-- PROBLEM REQUIREMENTS --
Reproduce the court ruling below word for word, from the first line to the last.

Plaintiff’s request for attorneys’ fees is denied.
Defendant’s request for attorneys’ fees is denied.
Plaintiff Miguel Zelidon, (“Zelidon”) (“Plaintiff”) moves to (1) vacate the Court’s
order on Defendant Ground Services International Inc.’s (“GSI”) (“Defendant”)
motion compelling arbitration due to Defendant’s (a) material breach pursuant
to C.C.P. §1281.97, and (b) waiver pursuant to its bad faith and willful
misconduct; (2) lift its prior order imposing a stay; and (3) grant sanctions
against Defendant and its counsel – Laura Morgan of dnata USA, Frank Olah of
Jackson Lewis PC, and Brittney Willis of Jackson Lewis PC – as well as the
Amalgamated Local 22 Eastern States Joint Board, International Union of Allied
Novelty and Production Workers (“Union”) and its counsel – Sheri Preece of
McCarthy & Preece, PLLC – jointly and severally, in the amount of $28,650.08. (Notice of Motion, pgs. 1-2; C.C.P.

-- RECORDS PROVIDED --

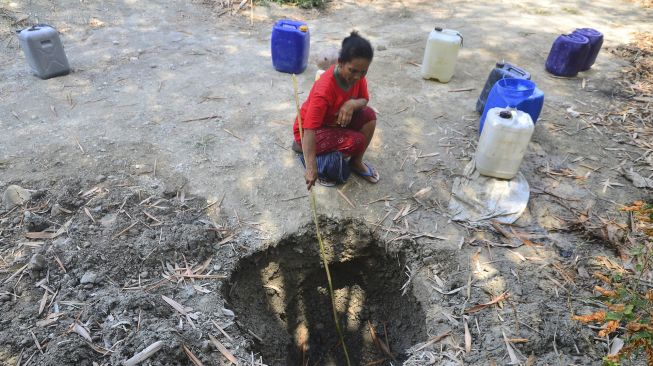 Warga mengambil air dari lubang buatan yang digali di dasar sungai di Dusun Asemrudung, Geyer, Grobogan, Jawa Tengah, Senin (21/9/2020). [ANTARA FOTO/Yusuf Nugroho]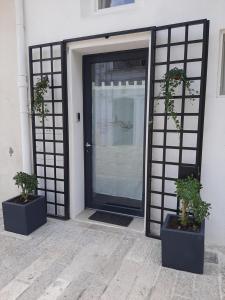 een deur met twee potplanten ervoor bij Urban79 in Bernalda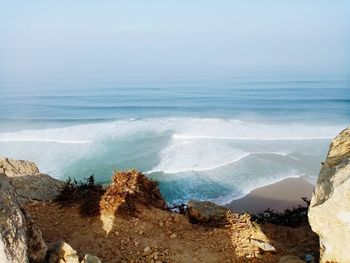 High angle view of sea shore against sky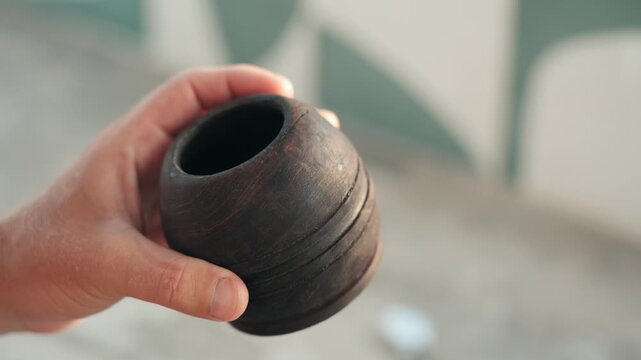 Man's hand holding a traditional wooden cup for drinking mate, a popular beverage from argentina, uruguay and paraguay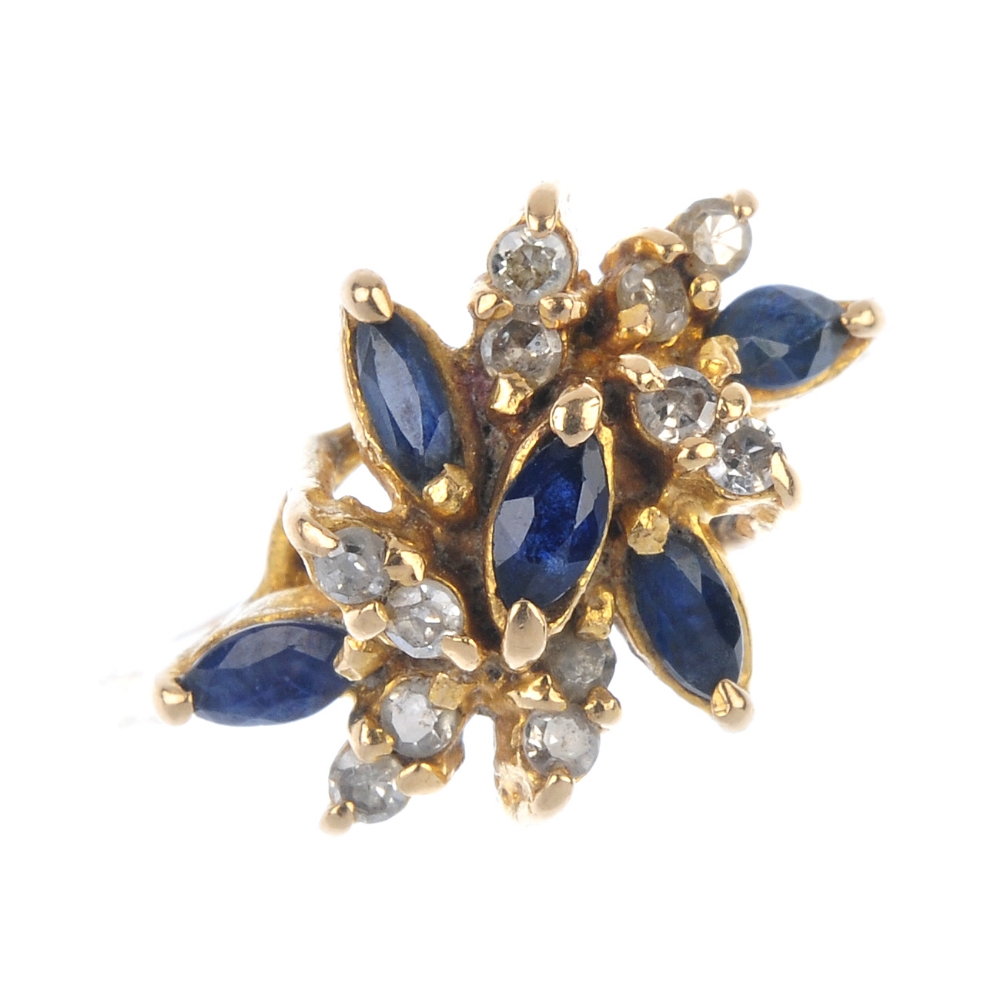 A diamond and sapphire dress ring. The marquise-shape sapphire and brilliant-cut diamond abstract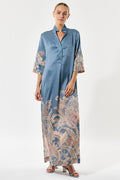 Woman wearing a blue dress with floral patterns on sleeves and hem against a white background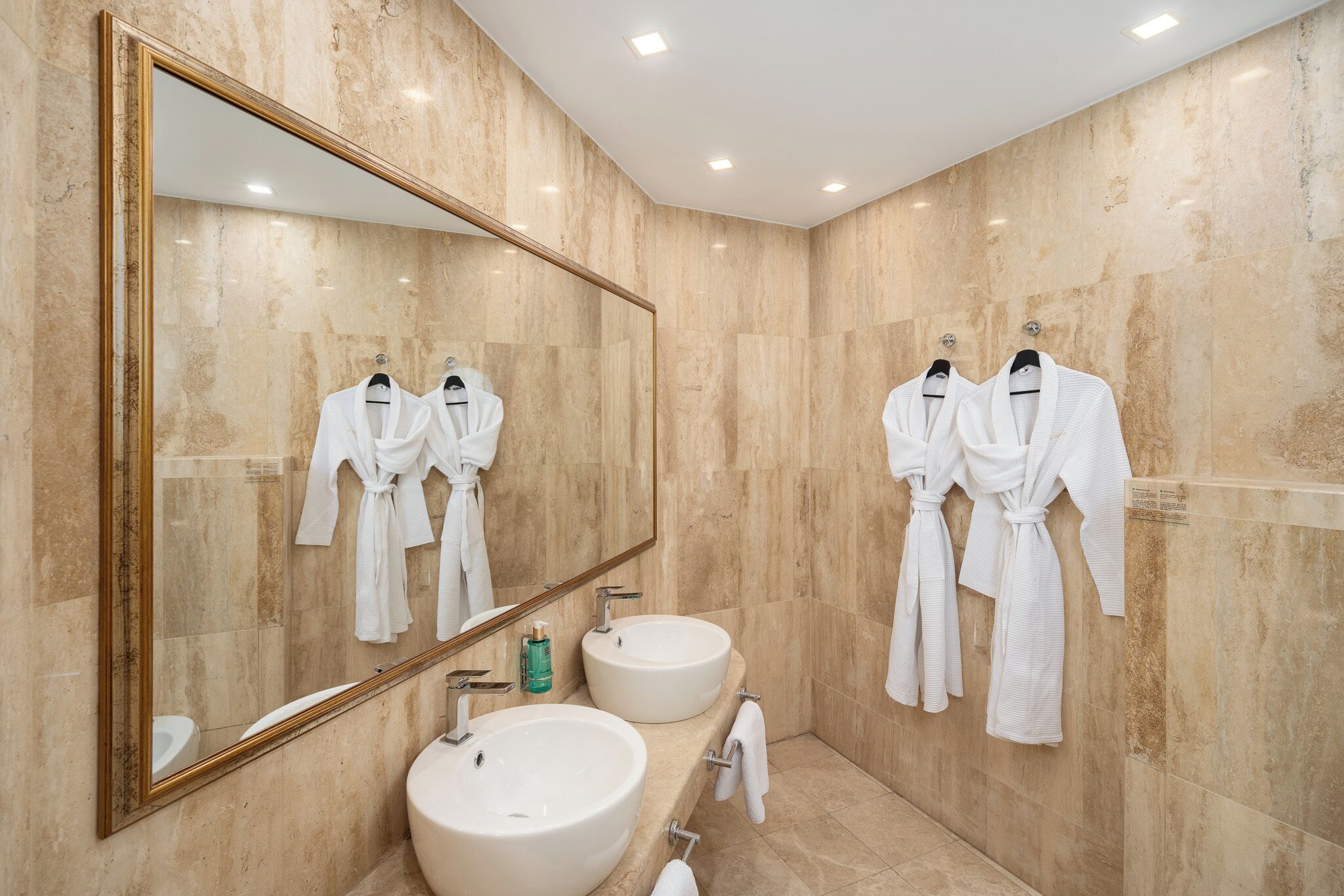 suite, 1 king bed, corner | bathroom | bathtub, hair dryer, bathrobes, slippers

-- SOLVED EXERCISE --
Plaintiff’s request for attorneys’ fees is denied.
Defendant’s request for attorneys’ fees is denied.
Plaintiff Miguel Zelidon, (“Zelidon”) (“Plaintiff”) moves to (1) vacate the Court’s
order on Defendant Ground Services International Inc.’s (“GSI”) (“Defendant”)
motion compelling arbitration due to Defendant’s (a) material breach pursuant
to C.C.P. §1281.97, and (b) waiver pursuant to its bad faith and willful
misconduct; (2) lift its prior order imposing a stay; and (3) grant sanctions
against Defendant and its counsel – Laura Morgan of dnata USA, Frank Olah of
Jackson Lewis PC, and Brittney Willis of Jackson Lewis PC – as well as the
Amalgamated Local 22 Eastern States Joint Board, International Union of Allied
Novelty and Production Workers (“Union”) and its counsel – Sheri Preece of
McCarthy & Preece, PLLC – jointly and severally, in the amount of $28,650.08. (Notice of Motion, pgs. 1-2; C.C.P.